You might want to skip or consider something else if:
- you prefer a longer, slower sightseeing style
- you’re uncomfortable with walking for the full duration
- you expect a big food-and-attraction bundle (because food isn’t included)
Practical Tips Before You Go
A few small things can make the difference between a calm walk and a miserable one.
- Wear comfortable shoes. Even “short” underground walking adds up when you’re moving between concourses.
- Bring your phone for the mobile ticket. Don’t count on Wi-Fi in every corridor.
- Arrive a bit early at Union Station. Even if you find it easily, winter crowds and your own coat/bag rhythm can slow you down.
- If you need to eat, do it before or after. The tour doesn’t include food and drink.
Should You Book the Underground Toronto PATH Tour?
I’d book it if your goal is simple: understand the PATH quickly and get connected to major Toronto landmarks without wasting time. The small group cap of 15 travelers, the guide-led orientation, and the winter-friendly underground walking make it a smart choice when you don’t want to experiment alone.
Skip it if you’re hoping for a long deep-dive into a single attraction or if you want stops built around eating and paid admissions beyond what’s already included in the free segments. For most first-time winter visitors, though, this is exactly the kind of short, practical tour that turns a confusing city system into something you can actually use.
FAQ
How long is the Underground Toronto PATH Tour?

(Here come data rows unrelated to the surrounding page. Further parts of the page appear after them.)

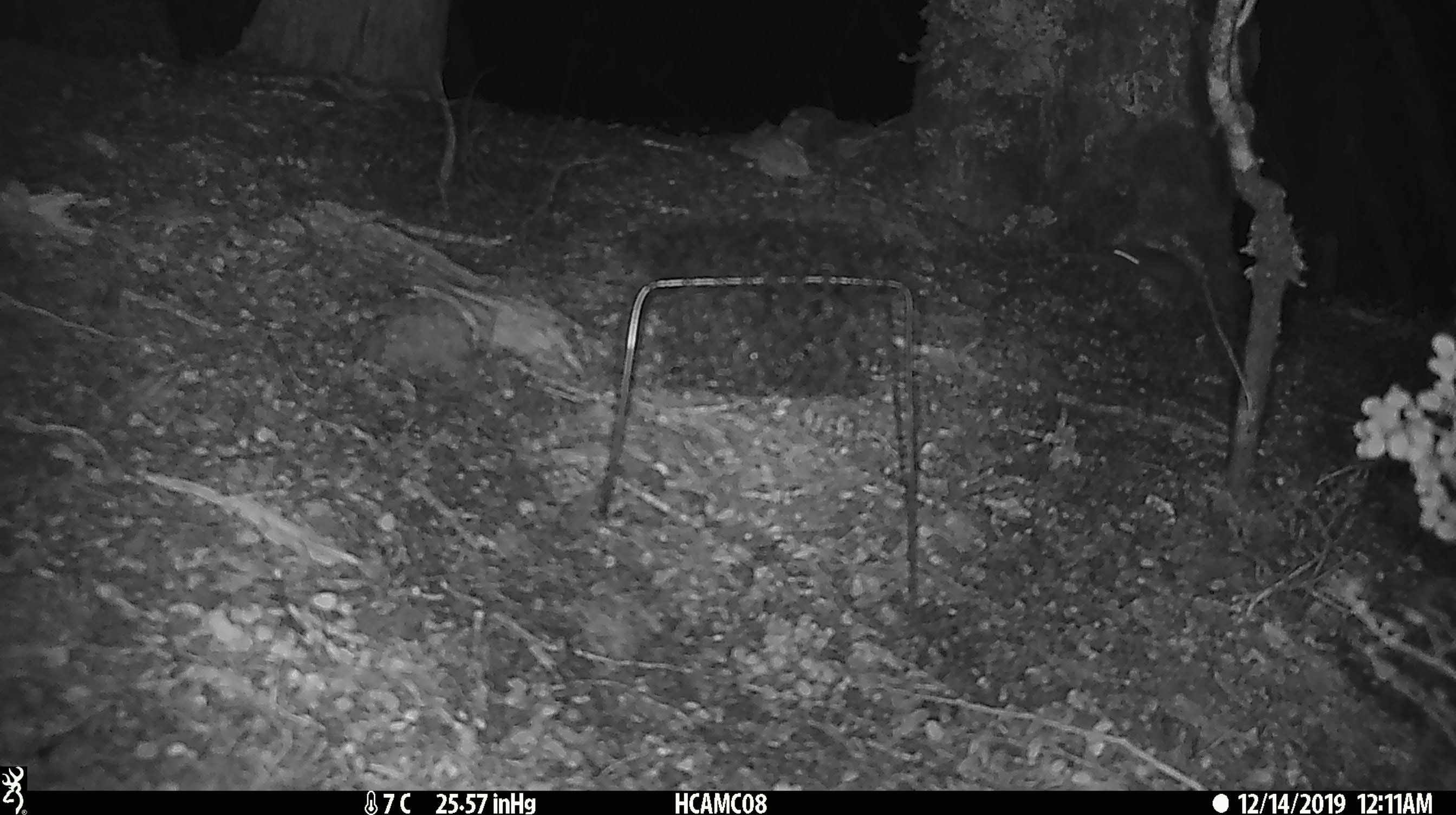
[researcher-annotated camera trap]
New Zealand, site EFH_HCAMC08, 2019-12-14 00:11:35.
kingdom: Animalia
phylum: Chordata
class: Mammalia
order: Rodentia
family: Muridae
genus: Mus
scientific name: Mus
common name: mouse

The tour is approximately 2 hours.
What is the price per person?
The price is $29.13 per person.
Where does the tour start and end?
It starts at Union Station, 55 Front St W, Toronto, ON M5J 1E6 and ends at Toronto City Hall, 100 Queen St W, Toronto, ON M5H 2N2.

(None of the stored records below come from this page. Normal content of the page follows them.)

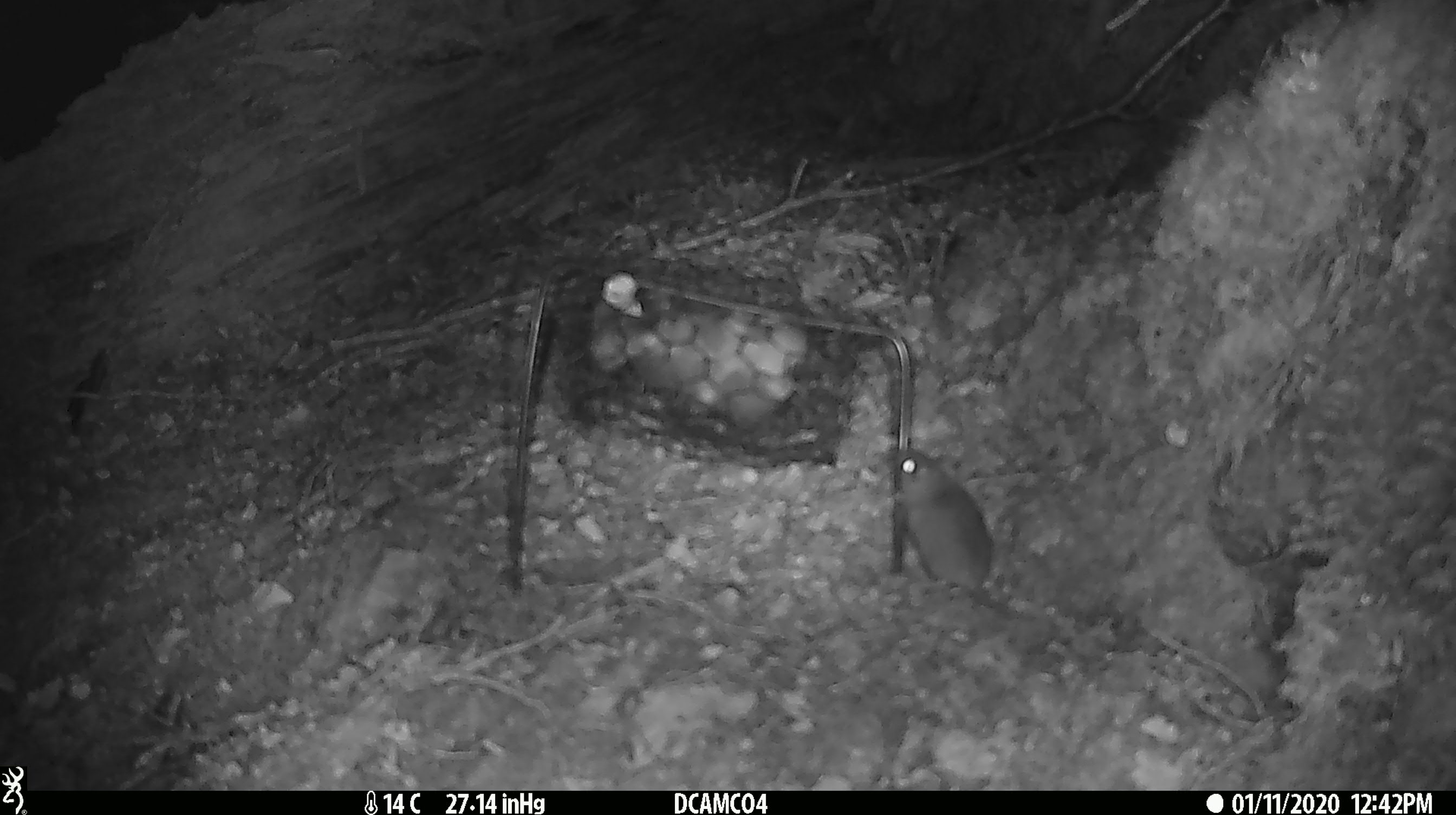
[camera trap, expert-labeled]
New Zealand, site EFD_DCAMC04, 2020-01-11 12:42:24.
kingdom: Animalia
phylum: Chordata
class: Mammalia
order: Rodentia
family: Muridae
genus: Mus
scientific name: Mus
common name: mouse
Mouse (Mus).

What time does the tour begin?
The start time listed is 11:00 am.
Is food and drink included?
No. Food and drink are not included.
Does the tour include admission fees?
The tour indicates free admission for certain parts, including The PATH Underground City and the Union stop. Other stops are listed without stated admission details.
How big is the group?
The tour has a maximum of 15 travelers and is described as a small-group tour.
Can I cancel for a full refund?
Yes. You can cancel for a full refund if you cancel at least 24 hours before the experience’s start time.